During the course of the dinner, Phokion conveys a warning to the garrison commander.
He spoke slolwy, measuring each word. "I am an Athenian, and you are not. I have lived long enough to know this: nothing is stronger in the Athenians than their will to possess their own city. When Macedon put the garrison here, they made themselves enemies who are only biding their time before they revolt. You can see this now -- that the City is about to erupt. Beware, Nikanor, of malice at your back. The demos is like a pack of wolves ready to take anyone down who opposes them."
"I will keep my guard, Sir, "Nikanor said. "I do not wish to work against the Athenians. We were posted here to protect them."
"Protect them? Against whom?"
"Against themselves, Sir. You know their history. And you remember well what befell the Thebens when they rebelled against Alexander."
Phokion raised his brows. " Is that a veiled threat, my dear boy?"
Nikanor shifted uneasilty. "No, Sir. Just a reminder."
Phokion's gaze met his eye-to-eye. "Then call your Council tomorrow if you must. But let me warn you again. There are many who will not agree to your terms, no matter how beneficial to the City you might believe them to be." He put out his hand to shake Nikanor's. "You know I have always been a friend of Macedon. Both Philip and Alexander treated me with honour and respect. But times have changed, my boy, and I am not so old and foolish to know how the tide can turn even on those we have counted as our friends. Heed my warnings. Do not underestimate your enemies or the civic pride of the Athenians."

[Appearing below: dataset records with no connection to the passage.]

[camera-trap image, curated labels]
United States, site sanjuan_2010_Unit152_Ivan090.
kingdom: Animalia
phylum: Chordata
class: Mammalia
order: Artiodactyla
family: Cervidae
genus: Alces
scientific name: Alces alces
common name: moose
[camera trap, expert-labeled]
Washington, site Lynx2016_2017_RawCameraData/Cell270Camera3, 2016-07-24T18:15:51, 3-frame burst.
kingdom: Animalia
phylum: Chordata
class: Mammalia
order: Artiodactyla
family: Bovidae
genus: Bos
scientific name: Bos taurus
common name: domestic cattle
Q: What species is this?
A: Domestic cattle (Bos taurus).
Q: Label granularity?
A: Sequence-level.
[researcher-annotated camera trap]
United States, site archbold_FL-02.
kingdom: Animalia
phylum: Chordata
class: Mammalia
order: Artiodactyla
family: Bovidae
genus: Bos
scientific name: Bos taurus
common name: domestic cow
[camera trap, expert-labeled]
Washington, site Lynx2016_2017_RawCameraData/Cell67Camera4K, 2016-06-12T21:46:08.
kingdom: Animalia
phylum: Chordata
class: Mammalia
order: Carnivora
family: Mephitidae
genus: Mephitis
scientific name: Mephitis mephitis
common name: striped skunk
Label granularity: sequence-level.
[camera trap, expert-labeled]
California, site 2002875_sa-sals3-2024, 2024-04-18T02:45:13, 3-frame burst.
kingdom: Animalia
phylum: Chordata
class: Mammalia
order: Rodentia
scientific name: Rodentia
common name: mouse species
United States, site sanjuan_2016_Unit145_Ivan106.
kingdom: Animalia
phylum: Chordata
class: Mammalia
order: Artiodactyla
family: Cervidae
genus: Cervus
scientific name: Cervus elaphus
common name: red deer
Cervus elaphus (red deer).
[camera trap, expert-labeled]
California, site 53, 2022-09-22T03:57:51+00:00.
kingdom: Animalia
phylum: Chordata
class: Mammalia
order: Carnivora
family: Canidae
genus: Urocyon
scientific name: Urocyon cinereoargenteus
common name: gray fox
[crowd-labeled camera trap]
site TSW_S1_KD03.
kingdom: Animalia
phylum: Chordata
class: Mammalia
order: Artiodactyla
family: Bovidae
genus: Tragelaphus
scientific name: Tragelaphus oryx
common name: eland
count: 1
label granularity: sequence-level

They walked together to the gate, then stopped. Nikanor turned to him with a wrinkled forehead. "Are you sure? About my enemies?"
"My boy, I have been a general for as long as you have lived. I know when the adversary is about to strike. " He put his hand on Nikanor's shoulder. "When I was young I studied at Plato's school. I was a friend of the philosophers. Your adopted father, Aristotle and I had a common kindredship. I regard you almost as a son and I do not wish harm to befall you. Nor do I want my people to open the gates to another holcaust such as befell Thebes."
The half-moon had risen late, shining faintly over the olive groves and pine forested slopes of the mountains. It was a mild evening with just a hint of Spring dampness in the air. Phokion looked across toward the steep western scarps of the Rock, Athens' stronghold, and could see a faint glimmer of light glowing from the sacred fire in the Goddess' temple.
The two men exchanged formal courtesies. Phokion shook the Commander's hand and bade him farewell. He watched Nikanor until he disappeared down the darkened path, then he turned and went back into his house.
His wife, Arete, was kneading dough at the wooden table preparing tomorrow's bread. He put a new log on the fire and stood awhile watching as the flames ignited the dry bark His mind slipped back, recalling his conversation with the garrison commander. He had done what he had thought best to do -- given Nikanor a subtle warning, because he knew that General Dercyllus planned to arrest him at the Council meeting tomorrow. Was he wrong to betray one friend for the sake of another so as not to put his city in further jeopardy?
"Oligarchy: A government resting on a valuation of property, in which the rich have power and the poor man is deprived of it." The Republic VIII 550C
"Democracy, which is a charming form of government, full of varieity and disorder, and dispensing a sort of equality to equals and unequal alike." Ibid 558C
"When the tyrant has disposed of foreign enemies by conquest or treaty, and there is nothing to fear from them, then he is always stirring up some war or other, in order that the people may require a leader." Plato 428-348 B.C. The Republic bk VIII, 566E.